Web GUI stuck/unresponsive after trying to pause a folder

I have had the Web GUI stuck for about 2 minutes today after trying to pause a folder. It came back to life by itself eventually.

You can see the two minute break in the log:

[D4DZU] 2021/03/11 22:20:40 DEBUG: icxvm-vh5ic Snapshot()
[D4DZU] 2021/03/11 22:20:40 DEBUG: icxvm-vh5ic WithHaveSequence(265610)
[D4DZU] 2021/03/11 22:20:40 DEBUG: indexSender@0xc00fba7a00 for icxvm-vh5ic to TLFGVKC at 10.0.0.2:56317-139.162.117.43:22067/relay-server/TLS1.3-TLS_CHACHA20_POLY1305_SHA256: Sending 4 files (<408 bytes)
[D4DZU] 2021/03/11 22:22:15 INFO: Paused folder "xxx" (icxvm-vh5ic) (sendreceive)

As soon as the GUI got stuck, I took a profile, although I’m not sure how useful it will be.

syncthing-cpu-windows-amd64-v1.14.1-dev.4.g1b4c7673-tomasz86-v1.14.0-222014.pprof (13.8 KB)

I have had the same problem today on a different device. It again took ~2 minutes to pause a folder.

syncthing-cpu-windows-386-v1.14.1-dev.4.g1b4c7673-tomasz86-v1.14.0-170428.pprof (33.5 KB)

A CPU profile is not really the right tool here as you’re probably looking for something blocked on I/O or a mutex. Taking a goroutine dump and looking through that for goroutines that have stalled for two minutes, and then figuring out why, will get you closer.

The least destructive way to do that is to run with STPROFILER and then surf to (profiler-listen-address)/debug/pprof/ (IIRC).

1 Like

In the second cpu profile almsot all time is spent in syscalls triggered by notify. In the first one it’s just about 7s/30s. Still might be something related to IO and filesystem watcher.

STPROFILER was not enabled then, so I couldn’t take a proper profile. Now it is, but I haven’t experienced the issue so far :wink:.

I’m ready though, so once this happens again, I should be able to provide more information.

Also, if this turns to actually be I/O related, then there is a possibility that the culprit may be a flaky RAID that I have here (which I’m intending to dismantle soon).

I’m finally back with some more data on this one. I have just had a situation with the GUI getting completely stuck after trying to unpause several folders at once.

This is how it looked like in the browser. All the folders are “Unknown”, and the local state has been zeroed.

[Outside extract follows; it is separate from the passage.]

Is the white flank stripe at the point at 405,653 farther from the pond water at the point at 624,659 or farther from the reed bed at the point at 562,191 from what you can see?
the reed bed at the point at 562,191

I have downloaded a whole “full goroutine stack dump” from http://localhost:9090/debug/pprof, which I’m attaching below.

goroutine.txt (265.6 KB)

I have also tried running go tool pprof http://localhost:9090/debug/goroutine, but the problem is that I only managed to run it a few minutes later after the goroutine downloaded above, and the GUI had already managed to come back to life in between, so I’m not sure how useful the screenshot below is, but I’m including it anyway.

In short, the GUI was stuck like that for about 5-10 minutes, and then it suddenly refreshed and began to work normally again. Does this provide more information on what the culprit may be here?

Not really.

Are there any other logs that could help in this situation?

Without being able to reproduce: No. Maybe there’s filesystem operations, but it’s a very long shot and you can’t run with that debug logging on all the time. I’d also try disable filesystem watching, again a long shot due to the first profiles, and again not really something you want to do in production. Check system resources when it next happens, maybe there’s something there.

Thank you. I will try to check the OS monitoring tools next time this happens. Just a quick question though, is there any performance penalty for running with STPROFILER and <gui debugging="true"> all the time?

debugging has none, STPROFILER needs some resources collecting and writing the info, but I wouldn’t expect any noticable effect on overall performance.

1 Like

This topic was automatically closed 30 days after the last reply. New replies are no longer allowed.